#### Textauszug ####
Im 1. Jahrhundert n. Chr. schildert Plinius der Ältere die Erfindung des Zeichnens mit dieser kleinen Erzählung: Eine junge Frau muss ihren Liebsten ziehen lassen, und bevor er weggeht, folgt sie mit einer Kohle den Umrissen seines Schattens auf der Hauswand. So wird sie, die Verlassene, ein Bild von ihm haben.
In dieser reizenden Ursprungsgeschichte steckt eine komplexe Theorie des Bildes. Bilder haben demnach mit Mangel, Verlust und Sehnsucht zu tun, sie vergegenwärtigen etwas Vermisstes. Der Erzähler konnte aber auch voraussetzen, dass seinem Publikum Platons Höhlengleichnis geläufig war. Im 7. Buch des Dialogs «Politeia» lässt dieser den Sokrates, seinen Lehrer, mit dem berühmten Gleichnis die für das abendländische Denken so folgenreiche Ideenlehre erläutern.
Platons Sokrates-Figur also erzählt: In einer schachtartigen Höhle befinden sich Menschen, die ihr ganzes Leben dort als Gefangene verbracht haben. Schlimmer noch, sie sind auf eine Weise gefesselt und an den Boden gekettet, dass sie nur geradeaus an die Höhlenwand schauen können, vor der sie sich befinden. Hinter ihnen lodert ein von einer halbhohen Mauer abgeschirmtes Feuer. Hinter der Mauer verborgene Schattenspieler bewegen ihre Figuren vor dem Licht des Feuers, sodass die Schatten auf die Höhlenwand vor den Gefesselten fallen. Diese halten, da sie nie etwas anderes sehen, die bewegten Schatten für Lebewesen und das ihnen vorgegaukelte Geschehen für die ganze Wirklichkeit.
#### Erfasste Daten ####
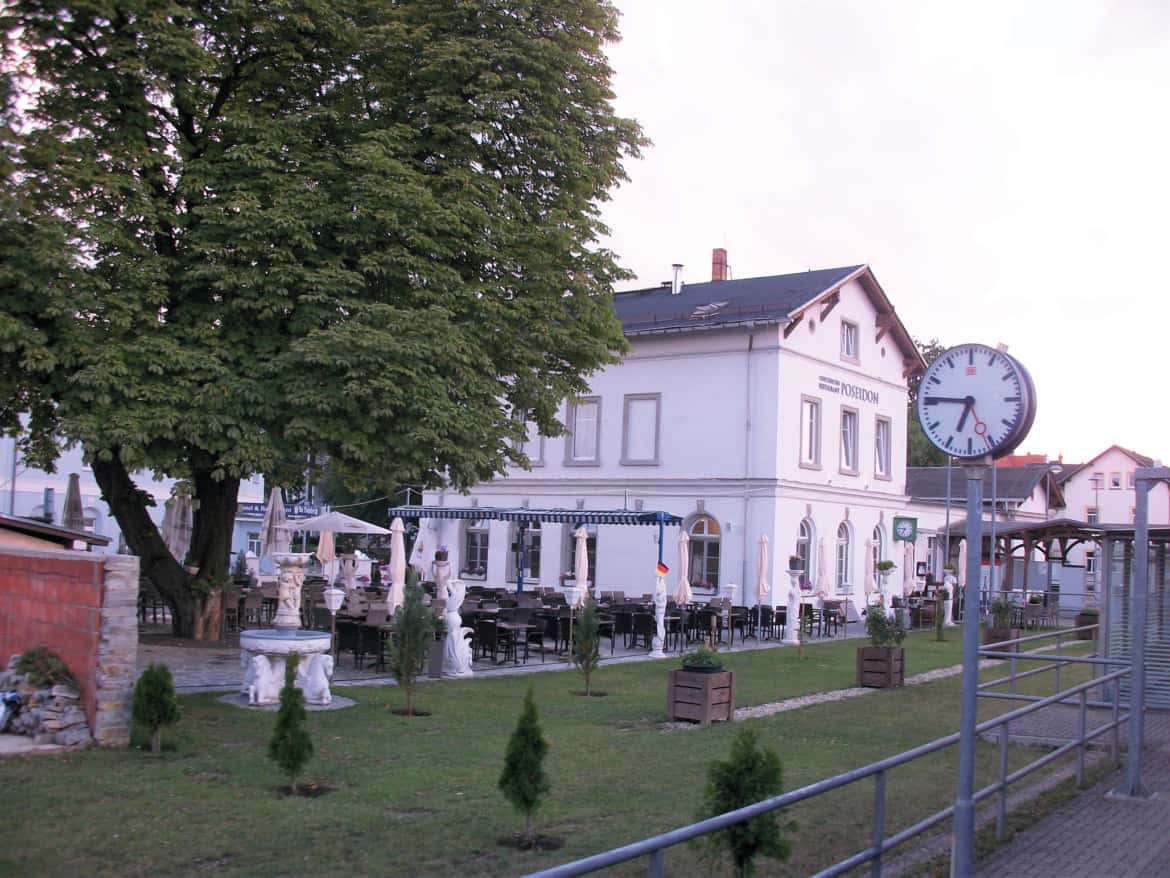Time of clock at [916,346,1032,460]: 6:45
####
- Übungsaufgaben -
(A) In welchem Buch der «Politeia» erläutert Sokrates laut dem Text über die Erfindung des Zeichnens das Höhlengleichnis?
(B) Schreibe die Fortsetzung des Textes über die Erfindung des Zeichnens nach seinem letzten Satz.
Die Daten stammen aus einer anderen Quelle.

- Lösungen -
(A) Im 7. Buch.

(B)
Vergegenwärtigung des Abwesenden
Platons Pointe läuft darauf hinaus, den philosophisch nicht Gebildeten jegliche wahre Erkenntnis abzusprechen. Was sie sehen und zu wissen meinen, ist nur der schale Abklatsch des Wirklichen. Zu Letzterem, der Ideenwelt nämlich, gelangt der Mensch erst nach mühsamem Aufstieg aus der Höhle ans Tageslicht – eine bildhafte Beschreibung für die philosophische Bekehrung, die aus dem Dunkel der Unwissenheit zur Helle des Seienden und schliesslich zur dessen Gipfel führt: zur Idee des Guten.
Nachwirkungen dieser Ideenlehre stecken in all jenen Philosophien und Ideologien, die der Masse der Nichteingeweihten die Fähigkeit zur Erkenntnis absprechen und eine höhere Einsicht in das Wesen der Welt für sich beanspruchen. Bilder jedoch bleiben grundsätzlich auf der Stufe dessen, was das Höhlengleichnis mit den Schatten an der Wand vergleicht. Sie sind Täuschungen und haben mit der wirklichen Welt nur soviel gemein wie ein Schattenriss mit dem realen Körper.
Auch ohne explizite Anknüpfung an Platons Idealismus ist dem Denken über Bilder in der abendländischen Kultur die Vorstellung von etwas Defizitärem eingeschrieben. Bilder ersetzen demnach lediglich etwas nicht Anwesendes. Seit der Antike steht das Kultbild stellvertretend für die nicht fassbare Gottheit und wird an deren Stelle verehrt. Das Herrscherbildnis vergegenwärtigt die Macht des physisch nicht anwesenden Regenten. Den Platz von Göttern können längst auch populäre Idole einnehmen, und Herrschaft kann durch jede Ballung von Macht, Besitz und Einfluss ausgeübt werden. Bis heute dienen die meisten der in Gebrauch stehenden darstellenden Artefakte zu repräsentierenden Zwecken. Bilder sind Vergegenwärtigungs-Apparate.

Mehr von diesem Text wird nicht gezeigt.